The European Games Coordination Commission meeting on Tuesday. (EOC)
Azeri President Sets High Bar for Euro Games
The president of Azerbaijan says the Baku 2015 European Games will be at the level of an Olympics.
Ilham Aliyev made the comments Tuesday following a meeting of the European Games Coordination Commission.
“We are going to organize these games on the level of the summer Olympic Games,” he was quoted by local media. “We will try to organize these games on a high level and they will certainly add to the history of the European Olympic family as the first games.”
First Lady Mehriban, who is also Baku 2015 chairwoman, announced the dates of the opening and closing ceremony of the Games on Tuesday. The dates are Friday June 12 and Sunday June 28.
Additionally, 17 sports on the Games program were announced, with European Olympic Committees president Patrick Hickey saying negotiations with athletics and boxing were underway, and terms will be finalized “in the coming weeks.”
"We have been overwhelmed with the demand for places by European Federations for the European Games in 2015," he said.

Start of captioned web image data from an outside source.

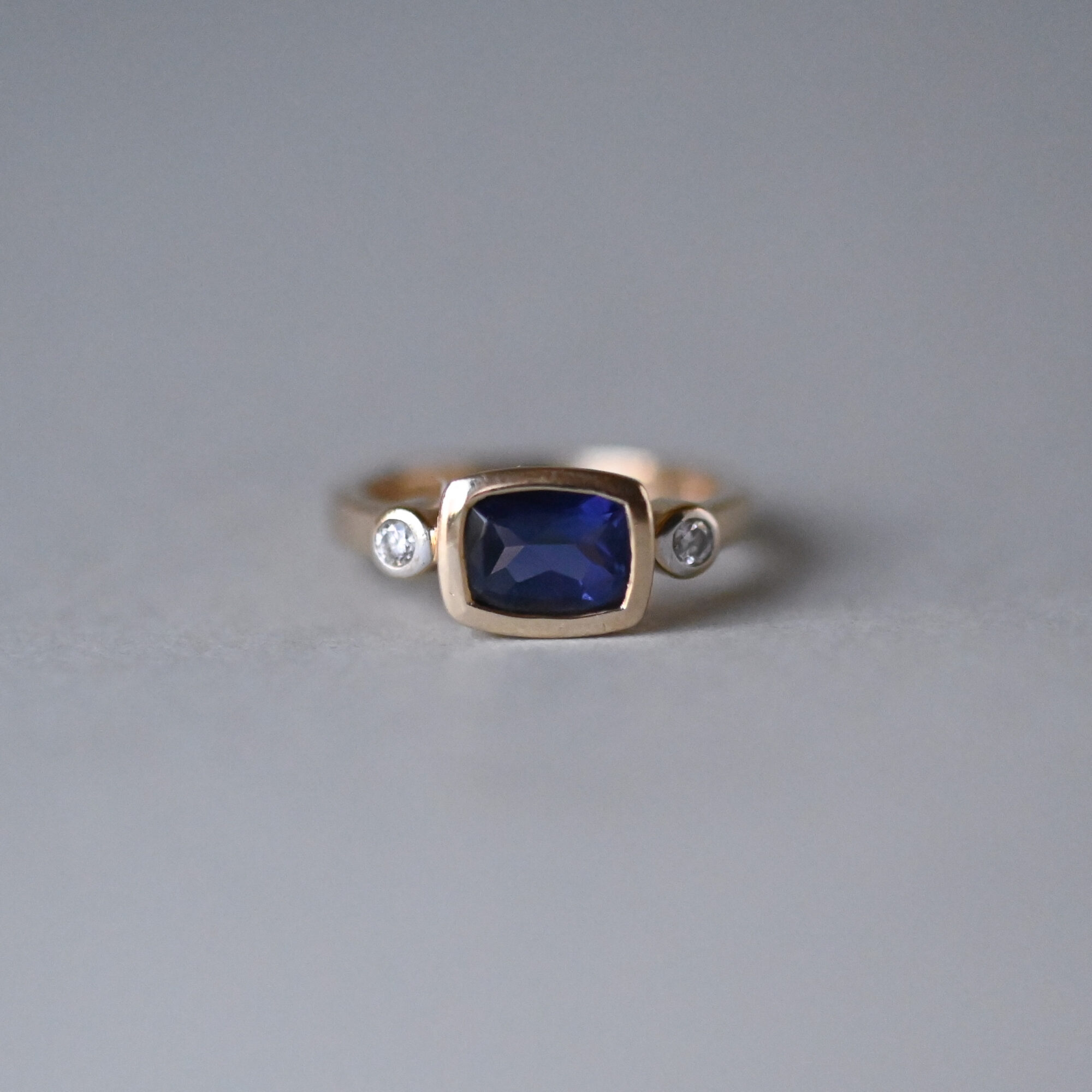 Contemporary 14ct gold violet blue iolite and diamond three stone ring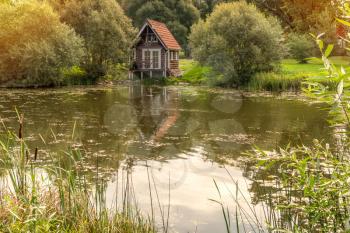 A small, wooden cabin near the edge of a small lake or pond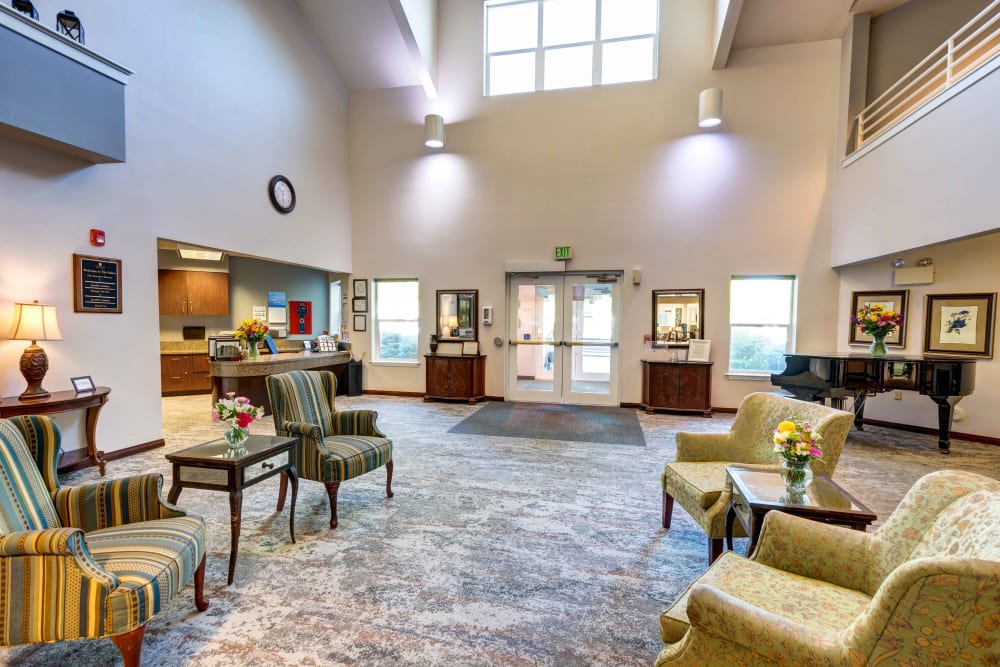 Common room with a grand piano at The Suites Assisted Living and Memory Care in Grants Pass, Oregon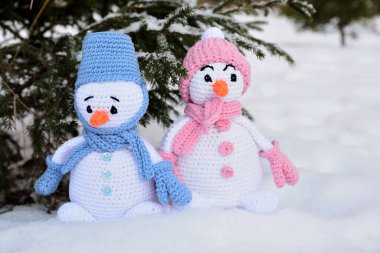 İki örülmüş kardan adam ağacın altında karların üzerinde duruyor. Birinin mavi, diğerinin pembe elbiseleri var..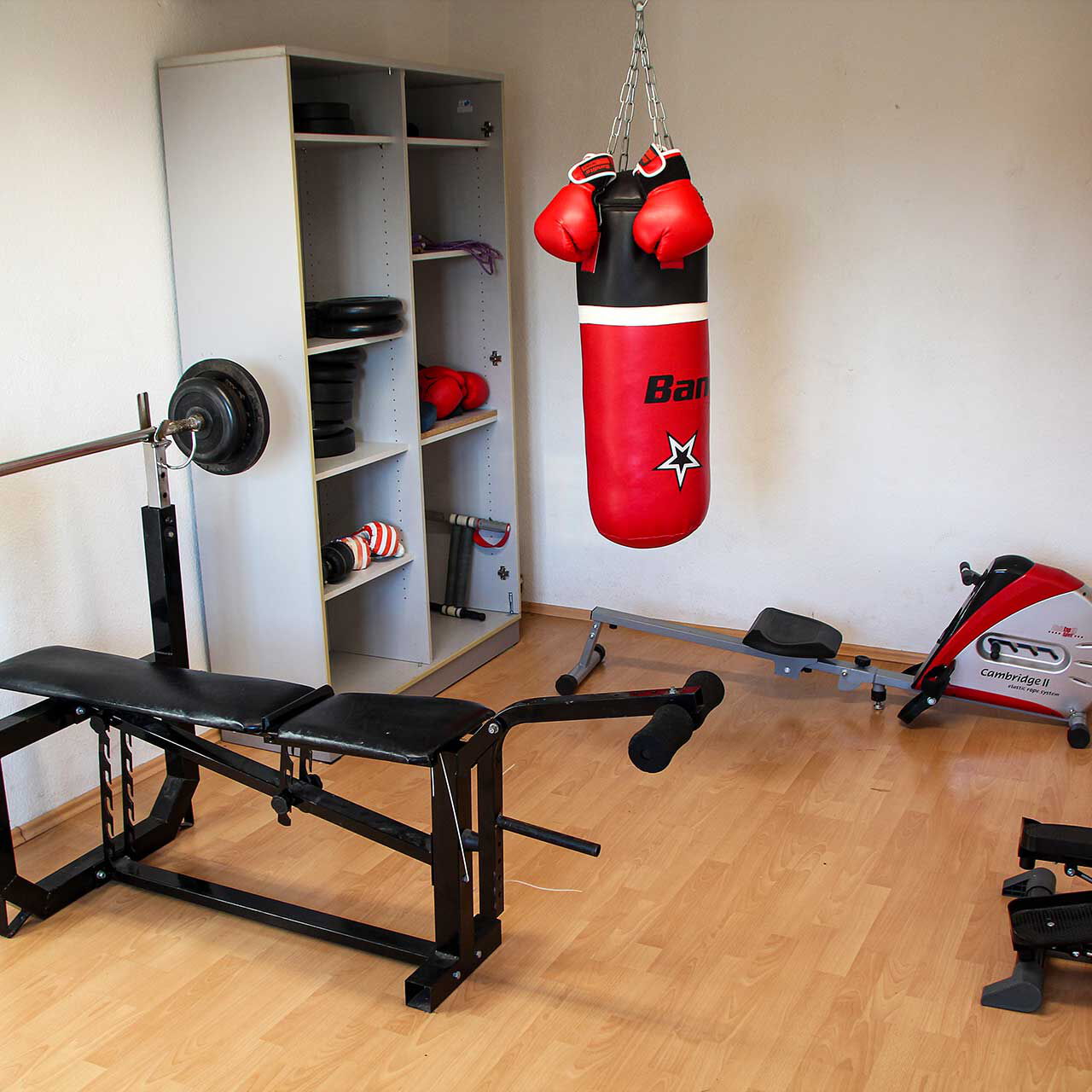 Eine Sport- und Fitnessraum mit einer Hantelbank, einem Boxsack, Schrank mit Gewichten, Stepper und Rudergerät.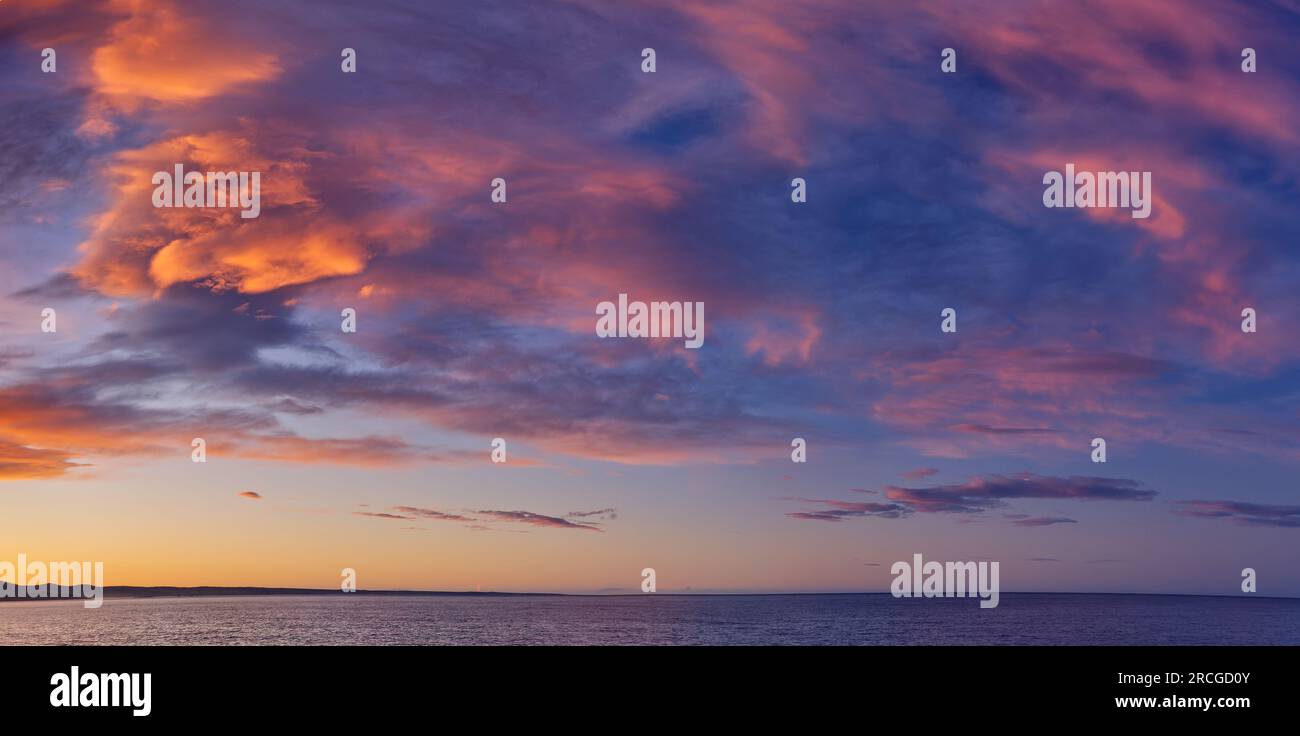 Sunset on granite rocks along the coast with orange lichen at Binalong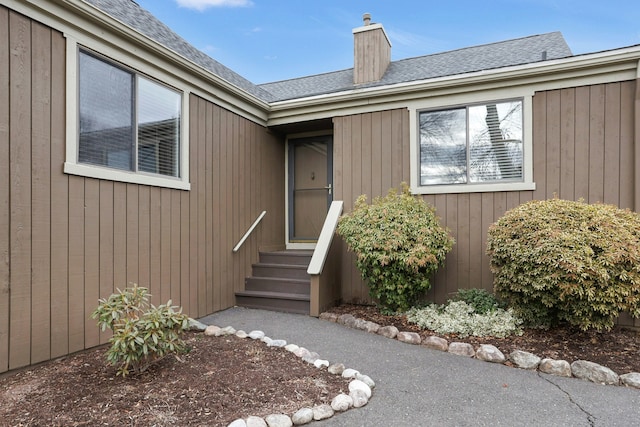 doorway to property with a chimney and a shingled roof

"However, we have a clear long-term strategic vision for the European Games in terms of size and affordability and we have been very careful about the sports we have chosen.
"This has resulted in a very attractive Sports Programme for 2015 and a large number of sports are on the waiting list for the next European Games in 2019."
Disciplines for each sport are also being finalized.
Tokyo Governor Apologizes for Remarks
Naoki Inose after the 2020 Evaluation Commission. (Getty Images)
Tokyo Governor Naoki Inose has apologized for remarks he made to The New York Times
on April 27, regarding 2020 rival Istanbul.
In the article, he said: “but Islamic countries, the only thing they share in common is Allah and they are fighting with each other, and they have classes.” IOC rules forbid rival bid cities from commenting on other cities bidding for the Games.
Inose said in a statement he is “fully committed” to abide with IOC rules and that his quotes failed to represent his “sincere and wider thoughts” on the 2020 campaign.
"At the interview I underscored Tokyo's strengths as a city and its ability to provide the best platform for athletes, Olympic Family members and spectators alike,” he said. “Unfortunately, the article in question focused on a small number of comments relating to another bid city and therefore did not reflect my sincere and wider thoughts on the 2020 bid campaign.
"I regrettably acknowledge, however, that some of my words might be considered inappropriate and consequently would like to offer my sincere apology.
"My overwhelming passion and desire for Tokyo to host the 2020 Olympic and Paralympic Games remain strong. I look forward to the remainder of the bid campaign, where we will continue to enjoy a respectful and friendly rivalry with the other Bid cities."
New York Times
Sports Editor Jason Stallman told Japan’s Kyodo News that the newspaper got the story right.
New York Times
reporters who interviewed Gov. Inose are fluent in Japanese. The governor also provided his own translator for the interview, and our quotations came from that translator. The translator's words were recorded."
Bialov Doctor Finds Trace of Poison
Akhmed Bialov. (Ria Novosti)
The doctor treating former Russian Olympic official Akhmed Bialov says he found traces of arsenic. Bialov claimed he was poisoned over the weekend.
Russian news agency Interfax cites a statement from the clinic of German doctor Wolfgang Kelling where Bialov is being treated saying arsenic was found in his blood.
Bialov was forced to resign from his post after delays relating to Sochi Olympic construction that he was overseeing mounted.
IOC Member Now a King
Willem-Alexander (left) during his investiture. (Getty Images)
Dutch IOC member Willem-Alexander is now King Willem-Alexander.
His investiture ceremony at New Church in Amsterdam took place on Tuesday, with numerous royalty from around the world and IOC president Jacques Rogge in attendance.
With his ascension, Willem-Alexander will resign his post as IOC member, effective Dec. 31.